When you get your period, it’s actually just one part of the hormone cycle that makes it possible for humans reproduce. There are many awesome online resources that explain the menstrual cycle in-depth (and our July bulletin board in our clinic illustrates it as well!), so we won’t spend a lot of time talking about it here. But at its most basic, the ovaries release an egg cell so that it’s available to meet a sperm cell if the person has unprotected penis-in-vagina sex. In the meantime, the uterus grows a lining of blood and other tissue for the purpose of being able to support a pregnancy if the egg cell does meet a sperm cell and implants in the uterus. If a pregnancy does occur, the uterus needs this lining, called the endometrium, to continue nurturing the
pregnancy, so that’s why pregnant people don’t get periods. But most of the time, no pregnancy occurs, so the uterus no longer needs this lining: it sheds the endometrium, as well as the unfertilized egg cell, in the week-or-so of bleeding that most people know as their period.
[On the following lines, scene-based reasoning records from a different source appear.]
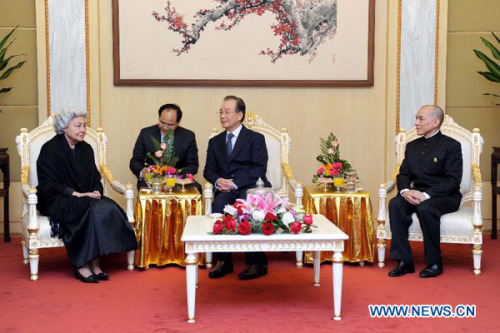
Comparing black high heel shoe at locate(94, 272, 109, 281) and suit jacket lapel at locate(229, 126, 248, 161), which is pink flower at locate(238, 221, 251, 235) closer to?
black high heel shoe at locate(94, 272, 109, 281)

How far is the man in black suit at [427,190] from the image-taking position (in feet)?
16.8

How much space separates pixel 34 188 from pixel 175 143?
1485 millimetres

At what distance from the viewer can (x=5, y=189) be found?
6.43m

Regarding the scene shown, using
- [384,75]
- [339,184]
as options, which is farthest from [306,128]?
[339,184]

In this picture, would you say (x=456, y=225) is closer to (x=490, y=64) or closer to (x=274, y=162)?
(x=274, y=162)

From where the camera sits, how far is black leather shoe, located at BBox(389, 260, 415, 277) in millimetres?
5113

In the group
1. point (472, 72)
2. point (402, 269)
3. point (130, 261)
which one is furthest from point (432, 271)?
point (472, 72)

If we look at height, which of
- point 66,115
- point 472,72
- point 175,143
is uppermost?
point 472,72

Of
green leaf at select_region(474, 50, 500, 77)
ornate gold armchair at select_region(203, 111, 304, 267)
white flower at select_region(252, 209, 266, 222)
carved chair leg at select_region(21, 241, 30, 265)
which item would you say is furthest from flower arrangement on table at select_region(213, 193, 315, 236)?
green leaf at select_region(474, 50, 500, 77)

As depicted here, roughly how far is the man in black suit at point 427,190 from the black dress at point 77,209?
2.11 metres

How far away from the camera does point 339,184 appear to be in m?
5.61

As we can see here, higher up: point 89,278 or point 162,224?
point 162,224

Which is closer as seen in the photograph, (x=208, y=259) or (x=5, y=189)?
(x=208, y=259)

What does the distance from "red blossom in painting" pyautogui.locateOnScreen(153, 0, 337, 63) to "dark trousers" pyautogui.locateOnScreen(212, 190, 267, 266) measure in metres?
1.88
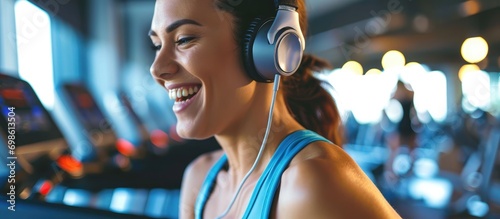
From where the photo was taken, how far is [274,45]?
834 mm

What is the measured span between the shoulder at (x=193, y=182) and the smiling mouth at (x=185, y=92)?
36 centimetres

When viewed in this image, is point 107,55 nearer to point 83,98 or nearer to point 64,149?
point 83,98

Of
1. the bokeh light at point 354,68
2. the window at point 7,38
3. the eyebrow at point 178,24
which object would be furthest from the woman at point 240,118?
the bokeh light at point 354,68

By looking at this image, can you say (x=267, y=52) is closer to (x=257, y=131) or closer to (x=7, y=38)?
(x=257, y=131)

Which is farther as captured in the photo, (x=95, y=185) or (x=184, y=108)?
(x=95, y=185)

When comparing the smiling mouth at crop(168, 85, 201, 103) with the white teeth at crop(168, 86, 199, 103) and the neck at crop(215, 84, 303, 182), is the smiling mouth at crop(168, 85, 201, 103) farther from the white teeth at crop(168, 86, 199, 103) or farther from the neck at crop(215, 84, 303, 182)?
the neck at crop(215, 84, 303, 182)

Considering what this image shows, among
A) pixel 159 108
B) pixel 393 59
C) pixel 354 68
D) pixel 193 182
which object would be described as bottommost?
pixel 354 68

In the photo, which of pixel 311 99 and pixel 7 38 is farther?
pixel 7 38

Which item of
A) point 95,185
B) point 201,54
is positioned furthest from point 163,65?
point 95,185

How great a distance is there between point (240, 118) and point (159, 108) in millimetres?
7009

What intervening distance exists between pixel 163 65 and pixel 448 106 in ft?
39.8

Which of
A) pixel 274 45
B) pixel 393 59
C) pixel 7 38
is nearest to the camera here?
pixel 274 45

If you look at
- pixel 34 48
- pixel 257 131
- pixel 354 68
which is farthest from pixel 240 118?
pixel 354 68

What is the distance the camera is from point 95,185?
240 cm
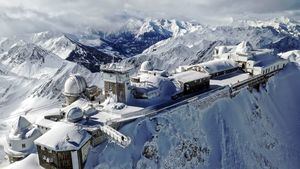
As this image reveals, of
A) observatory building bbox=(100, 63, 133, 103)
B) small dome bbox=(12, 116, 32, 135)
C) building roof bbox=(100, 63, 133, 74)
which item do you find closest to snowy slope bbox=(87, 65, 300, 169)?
observatory building bbox=(100, 63, 133, 103)

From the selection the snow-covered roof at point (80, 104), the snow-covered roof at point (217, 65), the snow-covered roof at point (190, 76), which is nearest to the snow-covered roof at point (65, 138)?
the snow-covered roof at point (80, 104)

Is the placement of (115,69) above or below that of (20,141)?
above

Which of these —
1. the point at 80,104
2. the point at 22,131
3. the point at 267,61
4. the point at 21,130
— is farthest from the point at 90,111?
the point at 267,61

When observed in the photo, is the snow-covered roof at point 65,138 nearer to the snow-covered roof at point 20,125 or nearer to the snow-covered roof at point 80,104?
the snow-covered roof at point 20,125

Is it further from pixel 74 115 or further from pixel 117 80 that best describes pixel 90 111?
pixel 117 80

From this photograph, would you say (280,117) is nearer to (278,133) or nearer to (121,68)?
(278,133)

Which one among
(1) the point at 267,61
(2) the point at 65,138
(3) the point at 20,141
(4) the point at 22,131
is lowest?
(3) the point at 20,141

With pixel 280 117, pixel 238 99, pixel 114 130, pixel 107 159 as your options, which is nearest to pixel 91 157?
pixel 107 159
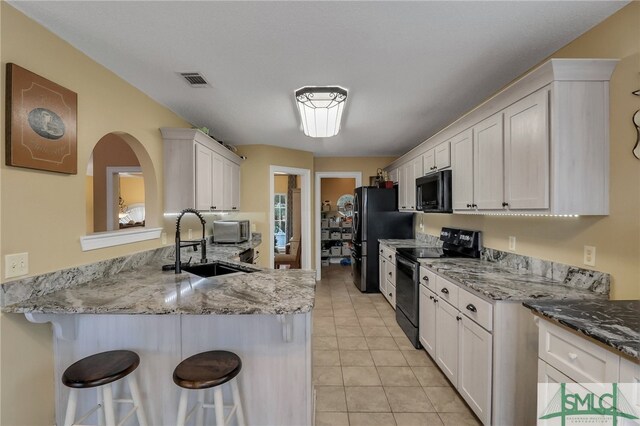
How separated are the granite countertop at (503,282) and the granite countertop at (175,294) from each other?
1.08 metres

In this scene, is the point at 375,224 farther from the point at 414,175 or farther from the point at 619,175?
the point at 619,175

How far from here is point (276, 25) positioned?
63.0 inches

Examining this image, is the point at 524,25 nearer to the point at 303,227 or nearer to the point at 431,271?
the point at 431,271

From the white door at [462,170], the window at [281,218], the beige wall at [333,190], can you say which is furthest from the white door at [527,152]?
the window at [281,218]

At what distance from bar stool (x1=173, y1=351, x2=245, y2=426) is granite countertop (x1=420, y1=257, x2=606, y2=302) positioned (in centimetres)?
153

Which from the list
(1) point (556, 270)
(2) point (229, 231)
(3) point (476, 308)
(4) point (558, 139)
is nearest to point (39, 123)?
(2) point (229, 231)

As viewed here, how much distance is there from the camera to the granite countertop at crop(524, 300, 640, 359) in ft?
3.28

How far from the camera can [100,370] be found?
51.8 inches

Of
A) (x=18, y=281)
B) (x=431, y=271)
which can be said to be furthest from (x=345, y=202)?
(x=18, y=281)

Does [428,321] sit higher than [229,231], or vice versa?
[229,231]

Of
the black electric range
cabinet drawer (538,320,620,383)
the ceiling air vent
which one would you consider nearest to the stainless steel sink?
the ceiling air vent

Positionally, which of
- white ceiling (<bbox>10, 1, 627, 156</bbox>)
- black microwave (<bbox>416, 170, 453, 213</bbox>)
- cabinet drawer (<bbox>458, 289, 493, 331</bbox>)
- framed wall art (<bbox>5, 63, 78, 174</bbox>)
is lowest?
cabinet drawer (<bbox>458, 289, 493, 331</bbox>)

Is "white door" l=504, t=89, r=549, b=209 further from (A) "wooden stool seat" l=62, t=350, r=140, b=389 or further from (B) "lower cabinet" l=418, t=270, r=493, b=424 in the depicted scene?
(A) "wooden stool seat" l=62, t=350, r=140, b=389

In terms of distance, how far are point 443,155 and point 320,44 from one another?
74.7 inches
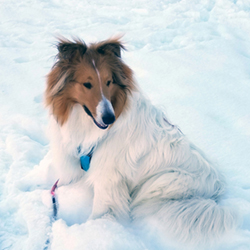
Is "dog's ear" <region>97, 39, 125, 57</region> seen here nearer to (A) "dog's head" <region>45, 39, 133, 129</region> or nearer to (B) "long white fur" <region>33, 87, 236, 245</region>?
(A) "dog's head" <region>45, 39, 133, 129</region>

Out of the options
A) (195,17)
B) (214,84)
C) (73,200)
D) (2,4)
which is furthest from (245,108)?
(2,4)

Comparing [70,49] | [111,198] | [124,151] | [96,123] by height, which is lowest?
[111,198]

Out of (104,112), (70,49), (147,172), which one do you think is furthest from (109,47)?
(147,172)

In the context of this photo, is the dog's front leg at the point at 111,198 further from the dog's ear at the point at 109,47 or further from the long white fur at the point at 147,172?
the dog's ear at the point at 109,47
The biology behind having your period might seem kind of complicated, but the culture of shame and stigma around periods in the US is even more confusing. While we intentionally use language that gives voice to the experience of non-binary people and trans men that have periods, we can also acknowledge that American culture writ large still equates women with people who have periods, so misogyny shapes these negative social views of periods (and hurts non-binary and trans people in ways specific to their identities in the process). Periods are often exaggerated as gross, unsanitary, and causing hysterical reactions, but simultaneously, people who have periods are pressured to minimize any period pain and be as secretive as possible about anything related to them.
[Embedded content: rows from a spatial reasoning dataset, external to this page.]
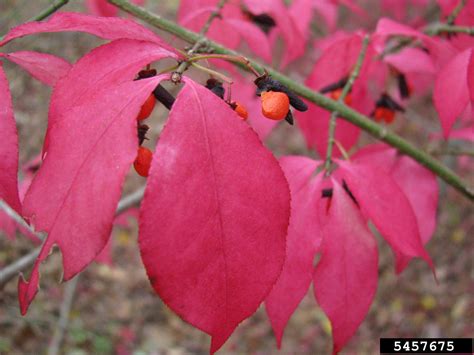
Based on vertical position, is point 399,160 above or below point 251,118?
below

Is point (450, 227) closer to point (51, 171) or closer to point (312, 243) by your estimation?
point (312, 243)

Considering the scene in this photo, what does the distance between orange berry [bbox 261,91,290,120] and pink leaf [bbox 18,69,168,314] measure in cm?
16

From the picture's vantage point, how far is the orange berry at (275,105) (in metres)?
0.70

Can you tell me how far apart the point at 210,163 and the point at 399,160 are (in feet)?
3.05

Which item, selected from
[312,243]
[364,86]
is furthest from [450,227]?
[312,243]

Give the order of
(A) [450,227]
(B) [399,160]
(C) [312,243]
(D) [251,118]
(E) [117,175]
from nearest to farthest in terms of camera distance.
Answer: (E) [117,175]
(C) [312,243]
(B) [399,160]
(D) [251,118]
(A) [450,227]

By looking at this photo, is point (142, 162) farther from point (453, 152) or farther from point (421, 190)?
point (453, 152)

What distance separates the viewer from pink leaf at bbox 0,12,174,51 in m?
0.70

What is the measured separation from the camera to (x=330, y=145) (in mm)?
1062

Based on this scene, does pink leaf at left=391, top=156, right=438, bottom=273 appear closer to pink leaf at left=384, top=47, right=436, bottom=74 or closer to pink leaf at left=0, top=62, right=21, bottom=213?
pink leaf at left=384, top=47, right=436, bottom=74

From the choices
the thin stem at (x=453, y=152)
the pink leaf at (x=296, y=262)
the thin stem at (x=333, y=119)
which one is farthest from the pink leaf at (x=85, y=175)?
the thin stem at (x=453, y=152)

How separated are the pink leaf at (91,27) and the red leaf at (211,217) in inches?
6.0

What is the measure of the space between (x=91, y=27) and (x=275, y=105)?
0.28 m

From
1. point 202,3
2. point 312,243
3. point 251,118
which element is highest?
point 202,3
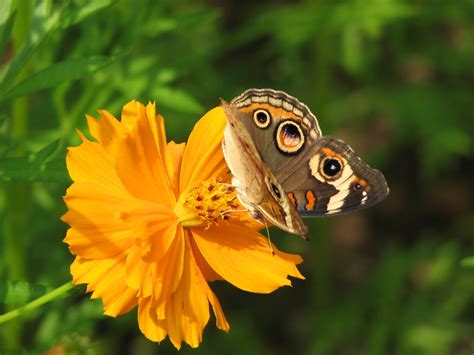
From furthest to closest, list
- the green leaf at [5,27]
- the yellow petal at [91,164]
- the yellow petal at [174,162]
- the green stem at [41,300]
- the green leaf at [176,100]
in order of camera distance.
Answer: the green leaf at [176,100], the yellow petal at [174,162], the green leaf at [5,27], the yellow petal at [91,164], the green stem at [41,300]

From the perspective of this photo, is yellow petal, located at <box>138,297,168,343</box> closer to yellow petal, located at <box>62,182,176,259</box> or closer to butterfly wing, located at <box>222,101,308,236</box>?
yellow petal, located at <box>62,182,176,259</box>

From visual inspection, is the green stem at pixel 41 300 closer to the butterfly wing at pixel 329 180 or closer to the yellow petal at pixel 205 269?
the yellow petal at pixel 205 269

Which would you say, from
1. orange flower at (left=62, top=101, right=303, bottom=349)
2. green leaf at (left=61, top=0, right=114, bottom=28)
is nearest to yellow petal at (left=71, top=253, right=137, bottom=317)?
orange flower at (left=62, top=101, right=303, bottom=349)

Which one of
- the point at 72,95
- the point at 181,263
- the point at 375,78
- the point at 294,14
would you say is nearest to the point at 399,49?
the point at 375,78

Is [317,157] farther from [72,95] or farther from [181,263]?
[72,95]

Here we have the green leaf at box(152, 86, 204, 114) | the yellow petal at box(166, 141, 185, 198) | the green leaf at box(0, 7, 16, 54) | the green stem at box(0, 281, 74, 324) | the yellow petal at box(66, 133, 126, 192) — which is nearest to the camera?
the green stem at box(0, 281, 74, 324)

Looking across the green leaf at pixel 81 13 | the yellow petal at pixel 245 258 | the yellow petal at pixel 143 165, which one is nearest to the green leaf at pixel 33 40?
the green leaf at pixel 81 13

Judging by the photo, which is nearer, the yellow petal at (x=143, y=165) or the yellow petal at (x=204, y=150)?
the yellow petal at (x=143, y=165)

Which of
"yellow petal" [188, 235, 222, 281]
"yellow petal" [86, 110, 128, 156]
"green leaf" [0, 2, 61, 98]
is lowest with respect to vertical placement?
"yellow petal" [188, 235, 222, 281]
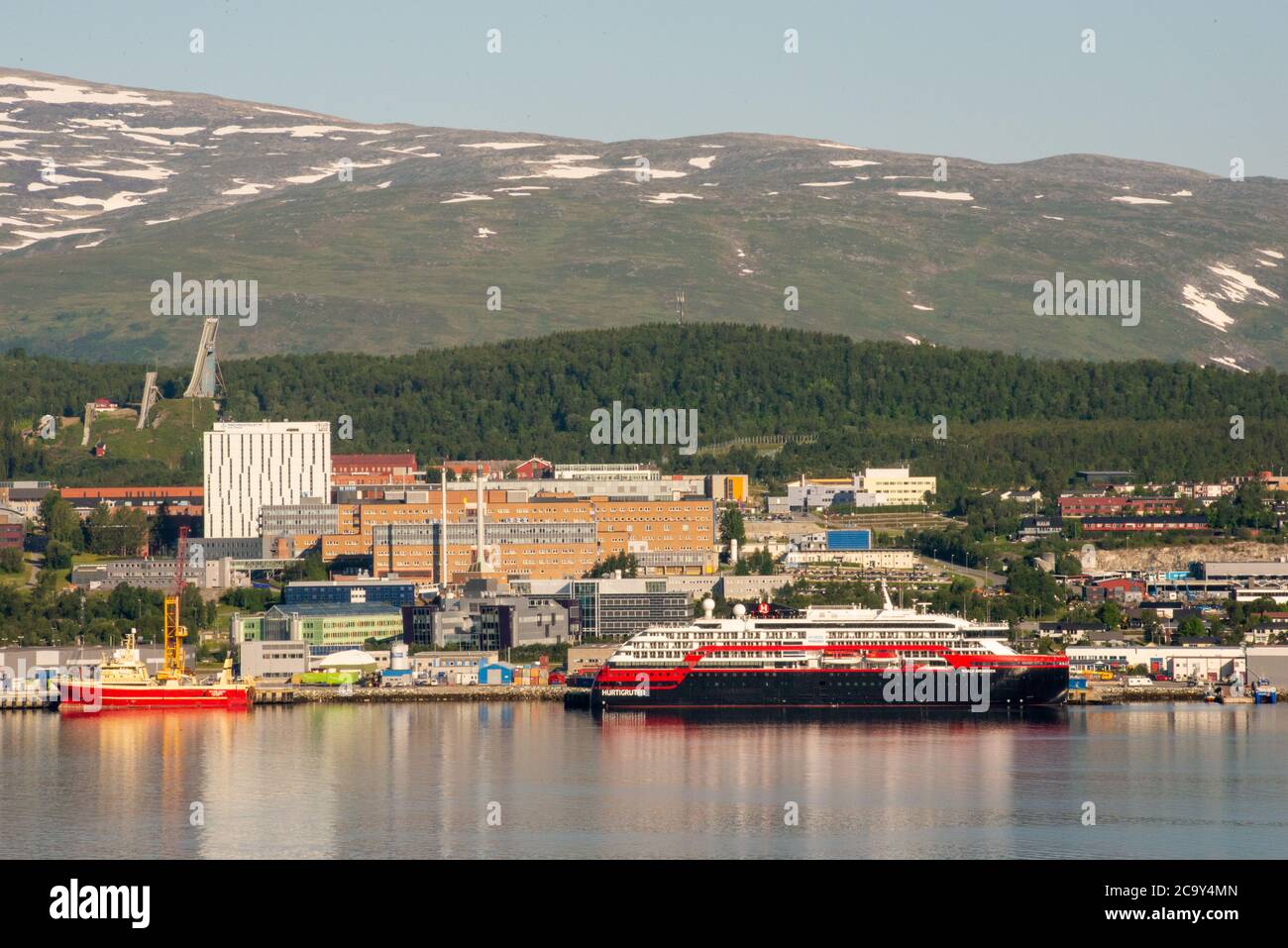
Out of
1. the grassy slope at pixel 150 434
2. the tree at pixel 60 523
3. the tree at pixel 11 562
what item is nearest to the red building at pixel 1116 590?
the tree at pixel 60 523

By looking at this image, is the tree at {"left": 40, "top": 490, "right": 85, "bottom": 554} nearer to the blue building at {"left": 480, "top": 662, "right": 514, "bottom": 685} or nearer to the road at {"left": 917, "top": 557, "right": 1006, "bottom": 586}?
the blue building at {"left": 480, "top": 662, "right": 514, "bottom": 685}

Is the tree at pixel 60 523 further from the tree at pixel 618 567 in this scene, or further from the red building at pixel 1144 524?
the red building at pixel 1144 524

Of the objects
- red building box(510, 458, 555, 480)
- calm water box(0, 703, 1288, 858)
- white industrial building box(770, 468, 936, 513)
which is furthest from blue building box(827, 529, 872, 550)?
calm water box(0, 703, 1288, 858)

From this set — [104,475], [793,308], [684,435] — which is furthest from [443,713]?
[793,308]

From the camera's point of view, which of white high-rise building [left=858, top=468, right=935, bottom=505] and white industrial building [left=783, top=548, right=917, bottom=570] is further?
white high-rise building [left=858, top=468, right=935, bottom=505]

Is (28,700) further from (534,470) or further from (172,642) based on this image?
(534,470)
These pressures on people who have periods as a whole hurt people on an individual level. For example, when preteens are told that having a period means they can now have children because they’re becoming a woman, it can cause them to feel sexualized or reduced to their reproductive capacity—or if such a preteen is trans or non-binary, feelings around being objectified can compound with pain from being seen as a woman when they’re not one. Or a person who has really painful periods might assume or learn from experience that they won’t believed if they tell their healthcare provider about their pain, so they just suffer through disabling pain without ever getting compassionate help. Cultural norms around periods being gross can contribute to people who menstruate feeling like they have to apologize for their bodies, especially if they’re wanting to be sexual with cis men. It doesn’t help that the same stigma causes cisgender boys and men to know very little about periods and react squeamishly to any discussion of them, both a result and cause of ongoing period shame.
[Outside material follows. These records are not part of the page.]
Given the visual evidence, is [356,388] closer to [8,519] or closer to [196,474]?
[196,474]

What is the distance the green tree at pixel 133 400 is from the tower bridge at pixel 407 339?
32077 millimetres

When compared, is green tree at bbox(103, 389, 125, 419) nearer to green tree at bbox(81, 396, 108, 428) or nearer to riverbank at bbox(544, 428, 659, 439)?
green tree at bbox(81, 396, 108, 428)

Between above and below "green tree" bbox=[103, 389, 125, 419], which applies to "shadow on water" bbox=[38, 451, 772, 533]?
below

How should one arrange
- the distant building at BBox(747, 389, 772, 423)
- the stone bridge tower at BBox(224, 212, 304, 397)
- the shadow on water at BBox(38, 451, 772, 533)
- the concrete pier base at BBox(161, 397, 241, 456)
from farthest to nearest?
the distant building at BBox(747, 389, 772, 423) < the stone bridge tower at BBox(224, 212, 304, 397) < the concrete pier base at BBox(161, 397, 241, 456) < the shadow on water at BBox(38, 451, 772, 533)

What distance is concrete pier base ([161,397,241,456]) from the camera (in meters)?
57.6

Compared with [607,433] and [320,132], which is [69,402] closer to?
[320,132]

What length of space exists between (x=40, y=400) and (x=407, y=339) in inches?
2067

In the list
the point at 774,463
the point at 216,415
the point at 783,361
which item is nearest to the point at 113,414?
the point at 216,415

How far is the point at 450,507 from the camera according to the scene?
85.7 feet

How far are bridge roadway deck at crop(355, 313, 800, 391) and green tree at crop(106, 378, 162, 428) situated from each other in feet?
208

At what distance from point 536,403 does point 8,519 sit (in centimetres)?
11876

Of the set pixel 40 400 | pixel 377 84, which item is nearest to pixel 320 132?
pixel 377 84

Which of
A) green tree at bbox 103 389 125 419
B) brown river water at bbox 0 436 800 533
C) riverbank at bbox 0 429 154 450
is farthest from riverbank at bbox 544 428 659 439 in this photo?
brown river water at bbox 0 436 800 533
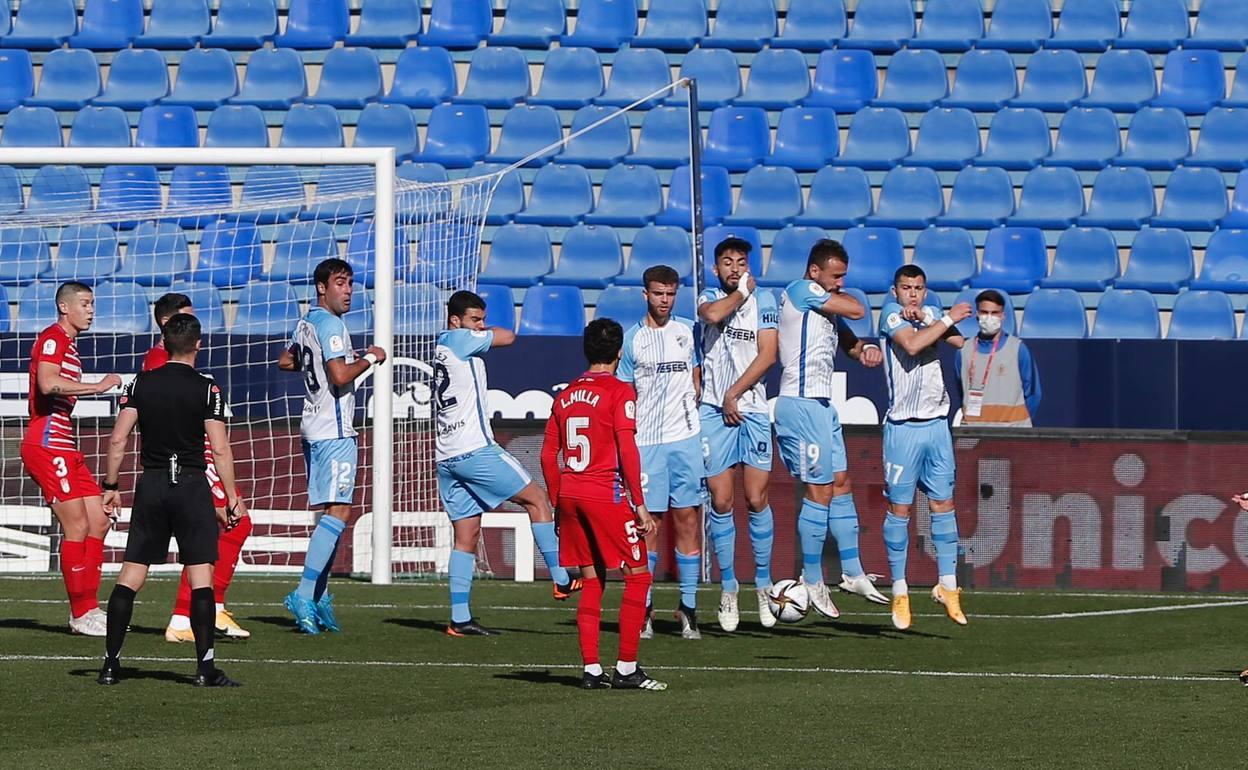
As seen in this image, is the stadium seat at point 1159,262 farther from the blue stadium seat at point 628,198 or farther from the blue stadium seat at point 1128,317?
the blue stadium seat at point 628,198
So what can be to help our culture have a more healthy relationship with periods? Much of feminism and social justice is centered around believing the experience of marginalized people, so listening to and believing people’s feelings around their periods—and creating space where they feel safe sharing them—is a crucial step. Talk about your period with anyone who will listen, especially people who rarely hear about menstruation, and seek to listen to those whose experiences with periods are different from their own. But before that, you can believe your own feelings, too, whether negative or positive, or intense or mild.
At Mabel Wadsworth Center, our client-centered, feminist approach to healthcare means that believing a patient is the critical first step to providing care. We work to eliminate shame and stigma because we know our clients deserve to have autonomy over the way they feel about their reproductive and sexual lives.